# New to trains, oil vs lube for locomotive?



## marcwwwguy (Oct 22, 2021)

Hello,

My manual for the 246 locomotive says to use Lionel Lubricant (not oil) for the drive gears. What exactly is this? I currently have Bachmans EZ lubricant, it doesn't say oil anywhere. Is this the same thing as Lionel Lubricant? I saw they make a gear oil too (light and heavy) so thats sort of confusing. Ive tried googling this and i watched a vid of a guy oiling and lubricating his locomotive. He said to read the manual and to use lube where it says lube and oil where it says to use oil. 

Another question, if you can use the lube i have for the gears, couldn't you use it for everything else too?


----------



## shaygetz (Sep 23, 2007)

You want to use a light oil on all bearing surfaces, and a light grease on all gears. As long as it's plastic compatible, it's all good.


----------



## marcwwwguy (Oct 22, 2021)

Thanks for the fast response. 

Ok its a grease.

Is the lubricant i got the wrong kind, or can i still use it on bearing surfaces?

Thank you for your help!


----------



## shaygetz (Sep 23, 2007)

So long as it's a light machine oil that's plastic compatible, it's fine. I use Wahl hair clipper oil myself as it is also electrically conductive, a nice but not necessary bonus.


----------



## marcwwwguy (Oct 22, 2021)

Ok I'll probably keep using the one i have then get the right oil when it runs out, thanks again for your help!!!


----------



## Lehigh74 (Sep 25, 2015)

Bachmann EZ Lube is a conductive lube so you can use on the roller bearings and not worry about losing conductivity. Its also good for the wheel bearings. For exposed gears, I use Labelle 106 or Excelle NLGI 1. For enclosed gears I use red and tacky. Some also use red and tacky for exposed gears. For bearings, I use Excelle heavy or light or Labelle 107. Important to remember to just use a little bit of oil on bearings. Just a drop or two.

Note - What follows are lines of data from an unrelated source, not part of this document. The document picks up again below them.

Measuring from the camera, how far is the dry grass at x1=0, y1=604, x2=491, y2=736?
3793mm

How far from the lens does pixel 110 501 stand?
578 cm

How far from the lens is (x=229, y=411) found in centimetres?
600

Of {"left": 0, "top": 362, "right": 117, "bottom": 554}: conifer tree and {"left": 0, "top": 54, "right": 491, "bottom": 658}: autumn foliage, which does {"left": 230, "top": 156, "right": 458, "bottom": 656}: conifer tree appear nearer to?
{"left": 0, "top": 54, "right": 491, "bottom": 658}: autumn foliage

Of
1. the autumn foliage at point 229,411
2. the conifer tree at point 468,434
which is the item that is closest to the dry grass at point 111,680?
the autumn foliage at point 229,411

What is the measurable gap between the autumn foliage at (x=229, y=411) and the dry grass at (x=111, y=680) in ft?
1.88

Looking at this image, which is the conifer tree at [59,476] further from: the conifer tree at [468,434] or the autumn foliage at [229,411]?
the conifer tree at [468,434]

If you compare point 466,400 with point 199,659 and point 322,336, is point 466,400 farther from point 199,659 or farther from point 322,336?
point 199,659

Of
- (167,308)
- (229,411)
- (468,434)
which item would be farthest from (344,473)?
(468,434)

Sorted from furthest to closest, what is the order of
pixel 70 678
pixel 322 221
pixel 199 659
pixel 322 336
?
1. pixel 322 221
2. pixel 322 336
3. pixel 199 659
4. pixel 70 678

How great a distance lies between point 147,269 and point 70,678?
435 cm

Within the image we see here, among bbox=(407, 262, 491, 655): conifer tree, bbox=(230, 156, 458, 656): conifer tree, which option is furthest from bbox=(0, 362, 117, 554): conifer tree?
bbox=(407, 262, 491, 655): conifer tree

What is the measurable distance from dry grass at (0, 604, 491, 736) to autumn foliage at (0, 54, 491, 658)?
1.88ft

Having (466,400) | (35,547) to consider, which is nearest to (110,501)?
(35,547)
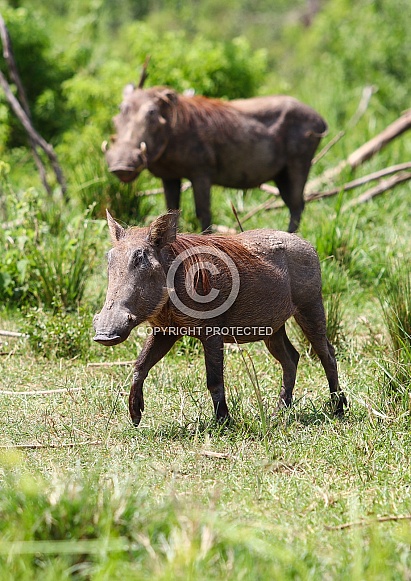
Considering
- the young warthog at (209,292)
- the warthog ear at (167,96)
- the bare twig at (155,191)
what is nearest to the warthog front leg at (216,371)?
the young warthog at (209,292)

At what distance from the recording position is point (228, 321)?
4.07 meters

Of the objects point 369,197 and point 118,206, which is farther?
point 369,197

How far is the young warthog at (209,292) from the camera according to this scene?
3752 mm

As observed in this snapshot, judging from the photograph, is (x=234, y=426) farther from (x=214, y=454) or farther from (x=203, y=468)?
(x=203, y=468)

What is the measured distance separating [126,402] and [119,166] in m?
2.74

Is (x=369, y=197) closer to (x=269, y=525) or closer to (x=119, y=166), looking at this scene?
(x=119, y=166)

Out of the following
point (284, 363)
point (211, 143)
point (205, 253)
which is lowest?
point (284, 363)

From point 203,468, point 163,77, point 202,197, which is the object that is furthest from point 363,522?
point 163,77

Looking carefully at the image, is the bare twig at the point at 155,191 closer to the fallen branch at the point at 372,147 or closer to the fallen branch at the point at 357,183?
the fallen branch at the point at 357,183

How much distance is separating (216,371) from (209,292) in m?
0.38

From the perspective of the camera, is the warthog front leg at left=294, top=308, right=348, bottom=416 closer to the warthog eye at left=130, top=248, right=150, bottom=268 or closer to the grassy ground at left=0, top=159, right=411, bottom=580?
the grassy ground at left=0, top=159, right=411, bottom=580

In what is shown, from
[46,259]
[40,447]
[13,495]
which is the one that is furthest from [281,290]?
[46,259]

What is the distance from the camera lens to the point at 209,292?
397 centimetres

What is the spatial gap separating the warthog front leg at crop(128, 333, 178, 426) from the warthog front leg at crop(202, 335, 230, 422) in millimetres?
205
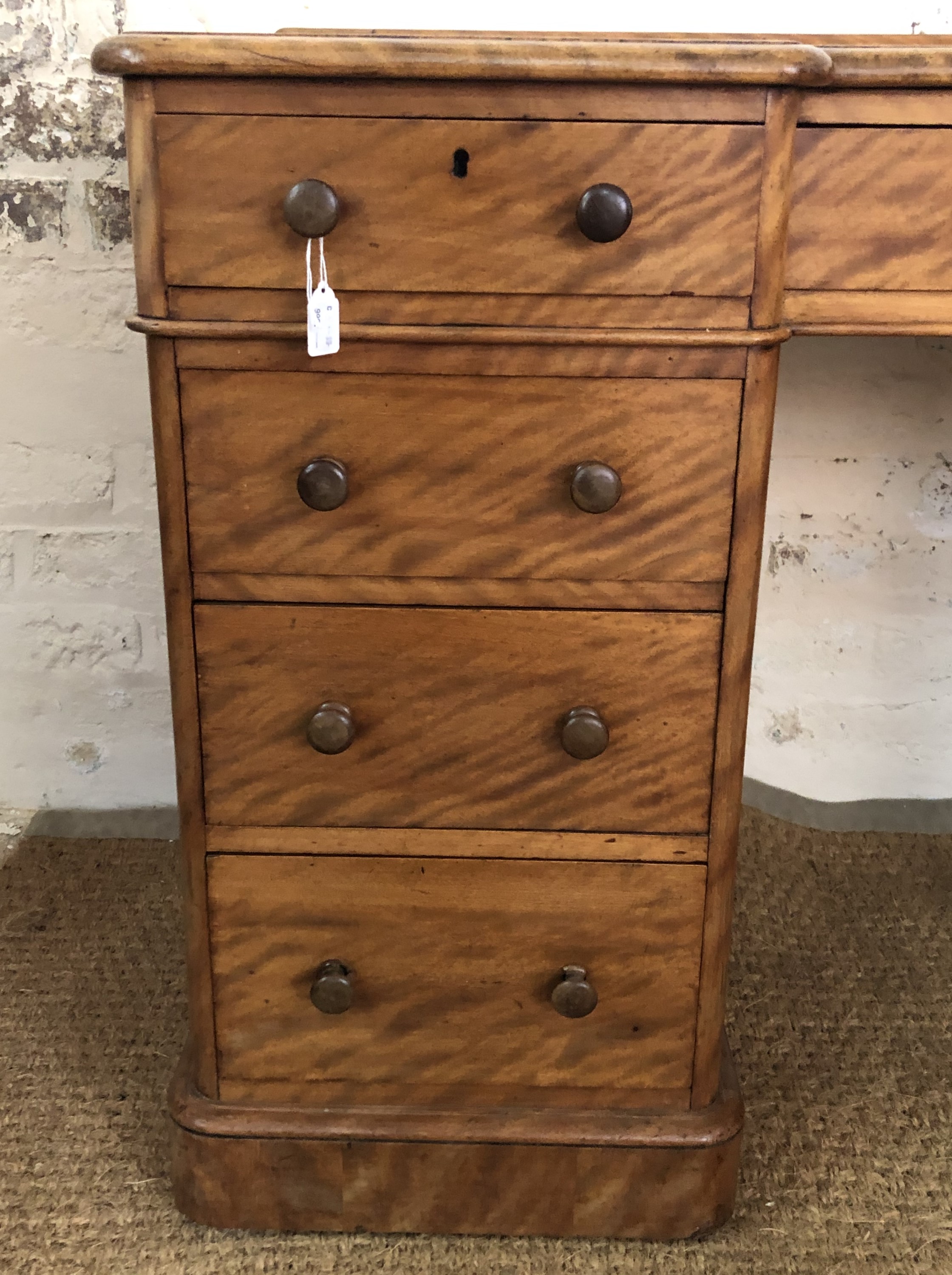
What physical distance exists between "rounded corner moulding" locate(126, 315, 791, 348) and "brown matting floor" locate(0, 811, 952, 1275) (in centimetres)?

Both oil and grease are lubricants or lube for short. Use oil for bearings and grease for gears. There are a few cases when a heavy oil will be OK for gears. I use Excelle gear oil for those.


----------



## marcwwwguy (Oct 22, 2021)

Ok ordered Labelle 106, there should be two happy locomotives now. Thanks!


----------



## CTValleyRR (Jul 26, 2014)

marcwwwguy said:


> Ok I'll probably keep using the one i have then get the right oil when it runs out, thanks again for your help!!!


So it sounds like you have it figured out by now, but in case it wasn't clear, oil and grease are not interchangeable. That's why there are two separate products. Don't use one where the other is called for.


----------



## mesenteria (Oct 29, 2015)

White grease where there are plastic gears, which most modern locomotives have somewhere in their mechanical drives. Otherwise, a medium weight or light liquid lube SPARINGLY applied. I use the dregs left in a plastic bottle of auto transmission fluid that is paints and plastics safe. The Dexron III Mercon, or modern equivalent, are just fine.


----------